__Extract to read__.

I use Subversion for all of my projects. While it's a life-saver for keeping records of all changes to your source code, it can be more than a little annoying to deal with the ubiquitous ".svn" folders that get put into every directory of your project. If you want to create a zip archive to publish your project, you don't want to publish those .svn folders along with it-- but up until now I haven't known of any other way to get rid of them other than to go into the zip file and delete the unwanted folders one by one. But today I found out that there's a better way (at least on Windows) by creating a new registry entry.
From John Galloway's blog:
[This] REG file adds "Delete SVN Folders" to the context menu for folders. When you select it, it removes all folders named .svn inside the folder and it's children (it does nothing if the project's not under Subversion source control.
John doesn't tell you how to get the new registry entry imported into your own registry, but I will: just copy the lines from his blog and save them in a text file with a ".reg" extension. Then open RegEdit, choose File -> Import..., and then import the file.

Comments (8)
December 21, 2007
16:24PM | #
Similar oneliner for unix/mac, this deletes all .svn subfolders in current folder:
rm -rf `find . -type d -name .svn`
December 21, 2007
18:12PM | #
If you use Eclipse, you can export a project into an archive file and it'll magically take care of stripping .svn folders and such. Just right click on the folder/project and select 'Export...'.

__Dataset records__.

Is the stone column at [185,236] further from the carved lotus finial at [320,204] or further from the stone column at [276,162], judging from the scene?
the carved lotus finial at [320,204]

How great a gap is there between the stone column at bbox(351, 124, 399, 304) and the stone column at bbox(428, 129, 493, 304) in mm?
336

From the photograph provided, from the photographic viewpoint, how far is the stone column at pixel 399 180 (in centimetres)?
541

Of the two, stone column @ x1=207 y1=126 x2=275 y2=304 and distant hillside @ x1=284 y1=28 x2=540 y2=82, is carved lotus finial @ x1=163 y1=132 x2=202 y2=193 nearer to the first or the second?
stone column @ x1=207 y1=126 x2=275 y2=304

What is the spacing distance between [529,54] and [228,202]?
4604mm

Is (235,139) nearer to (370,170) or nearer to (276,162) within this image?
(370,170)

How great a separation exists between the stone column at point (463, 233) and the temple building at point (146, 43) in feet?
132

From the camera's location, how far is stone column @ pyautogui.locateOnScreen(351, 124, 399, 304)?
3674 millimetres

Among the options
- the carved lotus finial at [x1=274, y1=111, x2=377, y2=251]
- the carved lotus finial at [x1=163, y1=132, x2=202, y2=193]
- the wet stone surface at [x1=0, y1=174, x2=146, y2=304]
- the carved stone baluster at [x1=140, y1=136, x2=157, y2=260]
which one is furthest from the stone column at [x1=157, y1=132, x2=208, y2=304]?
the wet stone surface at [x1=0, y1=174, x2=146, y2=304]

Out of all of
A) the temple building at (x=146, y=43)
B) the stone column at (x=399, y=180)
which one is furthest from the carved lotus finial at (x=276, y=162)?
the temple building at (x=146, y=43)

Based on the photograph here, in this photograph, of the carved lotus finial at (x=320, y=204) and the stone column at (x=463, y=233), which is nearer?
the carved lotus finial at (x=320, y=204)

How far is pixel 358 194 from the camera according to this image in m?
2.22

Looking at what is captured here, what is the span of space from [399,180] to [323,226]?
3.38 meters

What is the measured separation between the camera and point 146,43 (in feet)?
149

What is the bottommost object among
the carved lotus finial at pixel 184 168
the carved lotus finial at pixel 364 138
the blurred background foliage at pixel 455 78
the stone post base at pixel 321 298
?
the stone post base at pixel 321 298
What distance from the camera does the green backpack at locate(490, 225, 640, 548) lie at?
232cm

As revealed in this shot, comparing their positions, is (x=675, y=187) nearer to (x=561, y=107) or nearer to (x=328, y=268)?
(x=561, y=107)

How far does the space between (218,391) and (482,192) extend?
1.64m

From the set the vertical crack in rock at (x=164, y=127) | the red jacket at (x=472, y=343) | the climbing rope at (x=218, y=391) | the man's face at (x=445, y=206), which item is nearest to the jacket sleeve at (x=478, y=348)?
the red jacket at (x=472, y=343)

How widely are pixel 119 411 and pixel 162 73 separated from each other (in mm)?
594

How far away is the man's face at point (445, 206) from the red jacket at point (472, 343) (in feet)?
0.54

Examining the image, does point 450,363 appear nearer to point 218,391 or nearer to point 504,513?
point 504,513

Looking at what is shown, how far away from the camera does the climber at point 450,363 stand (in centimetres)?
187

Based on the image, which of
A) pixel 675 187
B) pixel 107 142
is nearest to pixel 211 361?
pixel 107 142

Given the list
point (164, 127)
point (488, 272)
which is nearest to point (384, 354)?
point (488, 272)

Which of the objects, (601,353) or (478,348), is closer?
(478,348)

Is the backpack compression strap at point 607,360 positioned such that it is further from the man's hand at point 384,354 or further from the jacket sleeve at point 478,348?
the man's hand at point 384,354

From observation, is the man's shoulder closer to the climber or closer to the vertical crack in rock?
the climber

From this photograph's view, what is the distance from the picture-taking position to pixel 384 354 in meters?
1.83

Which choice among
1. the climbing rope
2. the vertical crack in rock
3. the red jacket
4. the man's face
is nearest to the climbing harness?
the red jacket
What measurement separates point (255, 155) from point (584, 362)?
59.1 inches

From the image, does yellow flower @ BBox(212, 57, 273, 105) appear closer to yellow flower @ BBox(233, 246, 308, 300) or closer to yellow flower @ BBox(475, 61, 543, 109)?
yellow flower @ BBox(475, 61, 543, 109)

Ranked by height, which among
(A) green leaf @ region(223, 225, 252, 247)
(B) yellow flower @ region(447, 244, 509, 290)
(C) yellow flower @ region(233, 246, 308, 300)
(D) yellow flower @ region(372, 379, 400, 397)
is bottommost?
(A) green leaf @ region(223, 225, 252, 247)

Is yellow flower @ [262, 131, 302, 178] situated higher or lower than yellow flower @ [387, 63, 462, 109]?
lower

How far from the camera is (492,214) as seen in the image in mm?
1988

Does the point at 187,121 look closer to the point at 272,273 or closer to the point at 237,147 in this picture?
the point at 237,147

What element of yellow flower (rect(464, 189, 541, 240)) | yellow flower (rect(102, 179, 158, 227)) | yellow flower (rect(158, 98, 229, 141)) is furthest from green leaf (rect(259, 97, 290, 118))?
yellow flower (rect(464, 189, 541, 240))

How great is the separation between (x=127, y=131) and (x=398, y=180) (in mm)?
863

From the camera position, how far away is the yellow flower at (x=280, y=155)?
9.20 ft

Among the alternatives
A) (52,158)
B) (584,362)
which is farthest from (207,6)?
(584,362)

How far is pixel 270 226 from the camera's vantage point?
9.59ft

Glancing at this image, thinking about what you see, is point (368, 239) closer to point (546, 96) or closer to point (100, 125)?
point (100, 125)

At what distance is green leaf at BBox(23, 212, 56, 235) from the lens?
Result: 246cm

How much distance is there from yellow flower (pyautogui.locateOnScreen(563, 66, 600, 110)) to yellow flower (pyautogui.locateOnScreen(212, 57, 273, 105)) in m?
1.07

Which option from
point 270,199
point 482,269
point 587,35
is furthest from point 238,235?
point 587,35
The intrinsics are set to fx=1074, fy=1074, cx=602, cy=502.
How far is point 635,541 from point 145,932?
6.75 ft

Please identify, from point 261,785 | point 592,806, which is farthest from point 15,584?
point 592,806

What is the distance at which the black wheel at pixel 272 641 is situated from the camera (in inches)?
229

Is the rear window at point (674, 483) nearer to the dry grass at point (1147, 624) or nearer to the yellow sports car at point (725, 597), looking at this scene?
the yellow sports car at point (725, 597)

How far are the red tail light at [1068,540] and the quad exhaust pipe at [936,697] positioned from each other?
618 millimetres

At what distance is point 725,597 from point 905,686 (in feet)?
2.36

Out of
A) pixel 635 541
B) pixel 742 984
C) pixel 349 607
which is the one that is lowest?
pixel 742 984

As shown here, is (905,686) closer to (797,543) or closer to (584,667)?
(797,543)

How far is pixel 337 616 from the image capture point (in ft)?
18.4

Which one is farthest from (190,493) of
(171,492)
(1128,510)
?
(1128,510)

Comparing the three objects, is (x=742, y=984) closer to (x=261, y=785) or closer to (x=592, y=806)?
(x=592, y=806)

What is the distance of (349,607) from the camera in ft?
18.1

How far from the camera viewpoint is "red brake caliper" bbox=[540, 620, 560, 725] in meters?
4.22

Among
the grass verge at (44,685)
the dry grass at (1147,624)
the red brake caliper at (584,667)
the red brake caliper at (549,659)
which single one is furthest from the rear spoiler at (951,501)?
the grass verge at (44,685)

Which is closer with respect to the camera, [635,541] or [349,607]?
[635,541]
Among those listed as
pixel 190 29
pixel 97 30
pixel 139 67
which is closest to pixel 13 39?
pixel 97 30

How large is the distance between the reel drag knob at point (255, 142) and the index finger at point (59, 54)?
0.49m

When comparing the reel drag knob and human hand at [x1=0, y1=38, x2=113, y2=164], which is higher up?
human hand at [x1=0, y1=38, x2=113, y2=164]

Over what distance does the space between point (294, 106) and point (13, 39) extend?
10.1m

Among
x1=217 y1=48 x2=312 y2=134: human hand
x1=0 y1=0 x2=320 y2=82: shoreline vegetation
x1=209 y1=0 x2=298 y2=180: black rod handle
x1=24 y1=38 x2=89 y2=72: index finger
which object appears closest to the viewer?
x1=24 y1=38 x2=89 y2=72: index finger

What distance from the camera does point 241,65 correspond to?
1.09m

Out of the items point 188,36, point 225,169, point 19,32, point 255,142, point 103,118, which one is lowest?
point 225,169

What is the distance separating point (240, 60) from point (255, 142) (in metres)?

__Work to do__.
a – Using the post about removing .svn folders, list every step the author gives for getting the new registry entry into one's own registry, in the order given.
b – Carry the post about removing .svn folders forward from where it stops.

__Task results__.
a –
1. Copy the lines from John Galloway's blog.
2. Save them in a text file with a ".reg" extension.
3. Open RegEdit.
4. Choose File -> Import...
5. Import the file.

b –
December 21, 2007
18:16PM | #
To publish your project without the svn folders, you can use the SVN Export function to export your project into a new folder and then zip that one.
My 2 cents :)
December 21, 2007
19:00PM | #
You can export your branch using your svn client and it will save a copy without all the .svn folders
I use TortoiseSVN. and I can simply right click on my folder and say export, select my output folder and done.
December 22, 2007
00:09AM | #
Tom, I suggest using svns built in component for exporting your project. The export creates a clean copy without the svn dir.
svn export
Additionally, the folder is a hidden folder. If you do not show hidden folders, then the folder disappears.
December 22, 2007
07:09AM | #
What about just exporting out of the repository? That will pull everything without the .svn folders.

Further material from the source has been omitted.